The issue which arises in this case is whether or not the court has a discretion to remit the matter to the District Court for further consideration or whether as is submitted by the applicant the court does not have that discretion because the applicant is entitled, having been put “in peril” in the District Court proceedings, to rely upon a plea of autrefois convict as a matter of right. In this regard reliance was placed by the applicant on the case of Sweeney v. Brophy [1993] 2 I.R. 202. It was further submitted that in these circumstances the applicant could not be put on trial again for the same offences, and having regard to the fact that an order of certiorari quashes both the order of conviction and sentence, which it is well settled are indivisible, notwithstanding that a plea of autrefois convict is appropriate, there being no conviction after the order of certiorari, the District Court could not take up the matter as if the conviction was extant and proceed to sentence.
It was conceded by the applicant that in the event of the court having a discretion as to whether or not to remit, that the applicant did not have “attractive” grounds for urging the court to exercise its discretion in favour of refusing to remit.
For the notice party it is submitted that court did have a discretion to remit and that this discretion was affected by a variety of matters such as the seriousness of the offence, the lack of blameworthiness on the part of the notice party, where in this case they had adhered to their agreement with the applicant in relation to the offences in respect of which pleas were accepted and furthermore the fact that the applicant had entered guilty pleas in respect of the three offences on which he was sentenced.
O. 84, r. 26(4) reads as follows:
          “(4) Where the relief sought is an order of certiorari and the court is satisfied that there are grounds for quashing the decision to which the applicant relates, the court may, in addition to quashing it, remit the matter to the court, tribunal or authority concerned with the direction to reconsider it and reach a decision in accordance with the findings of the court.”
In the case of Sheehan v.
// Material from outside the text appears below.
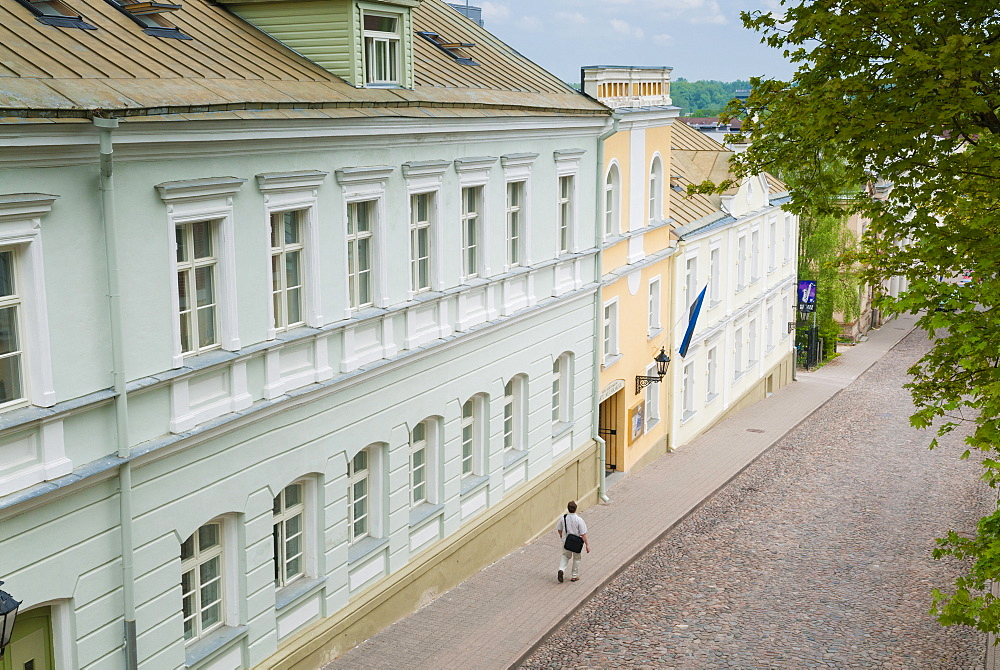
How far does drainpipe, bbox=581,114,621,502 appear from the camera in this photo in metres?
21.1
O’Reilly [1993] I.L.R.M. 427 at 434 Finlay C.J. speaking of O. 84, r. 26(4) said the following:
          “Neither this provision or any rule similar to it was contained in the Rules of the Superior Court of 1962. It must first clearly be stated that this rule which on the face of it, gives the court a discretion as to whether or not to remit the matter in which an order has been quashed for further consideration cannot having regard to the limitation of powers vested in the rule making authority pursuant to the courts of justice Acts be a ground of any new of different power that is not already vested in the court by virtue of statue or by virtue of inherent jurisdiction. Accordingly the question which has been raised as to the exercise by the High Court on March, 25 1992 of the discretion arising under this rule must be determined in accordance with the general principles applicable to a retrial of a person in the circumstances which have arisen in this case, it not being possible to separate the order by way of sentence from the order by way of conviction…”
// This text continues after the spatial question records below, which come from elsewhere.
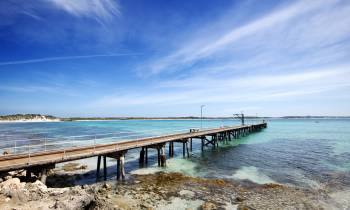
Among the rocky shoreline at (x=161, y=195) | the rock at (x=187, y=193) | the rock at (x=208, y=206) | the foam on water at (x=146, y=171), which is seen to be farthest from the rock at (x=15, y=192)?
the foam on water at (x=146, y=171)

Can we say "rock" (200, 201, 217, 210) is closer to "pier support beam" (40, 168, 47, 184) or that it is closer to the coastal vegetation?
"pier support beam" (40, 168, 47, 184)

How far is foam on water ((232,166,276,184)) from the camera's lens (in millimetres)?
17125

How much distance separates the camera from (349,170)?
2048 centimetres

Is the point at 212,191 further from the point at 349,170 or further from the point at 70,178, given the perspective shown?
the point at 349,170

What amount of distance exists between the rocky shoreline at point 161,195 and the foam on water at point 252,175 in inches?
49.1

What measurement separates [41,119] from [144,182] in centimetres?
18115

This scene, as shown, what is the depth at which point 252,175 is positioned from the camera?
18516mm

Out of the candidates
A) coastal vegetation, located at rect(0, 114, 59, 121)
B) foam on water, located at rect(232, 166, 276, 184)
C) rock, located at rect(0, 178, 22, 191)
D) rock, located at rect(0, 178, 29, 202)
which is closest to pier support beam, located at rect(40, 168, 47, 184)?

I am satisfied from this passage from the judgment of Finlay C.J. and indeed from many other applications, in other cases, of the principle, that this court does have a discretion where an application to remit is made pursuant to O. 84, r. 26(4). I do not think that that discretion is lost, where the grounds upon which an order of certiorari is to issue, relate to a fundamental defect in the proceeding in the District Court which is neither without jurisdiction or in excess of jurisdiction but which as mentioned in the judgment of Hederman J. in Sweeney v. Brophy, warrants a conclusion that a trial in due course of law is denied. In that case which was relied upon by the applicant, the applicant had fully contested the charge of assault against him. Hence having been put on trial or “in peril” in circumstances where the trial was conducted within jurisdiction but in a manner so flawed as to be a fundamental breach of the applicant’s constitutional right to a trial in due course of law, the logical outcome of the quashing of the conviction and sentence by an order of certiorari is to treat that quashing as tantamount to an acquittal, with the consequence that the applicant would be entitled to reply on the plea of autrefois acquit, thereby preventing a further trial in respect of the same offences.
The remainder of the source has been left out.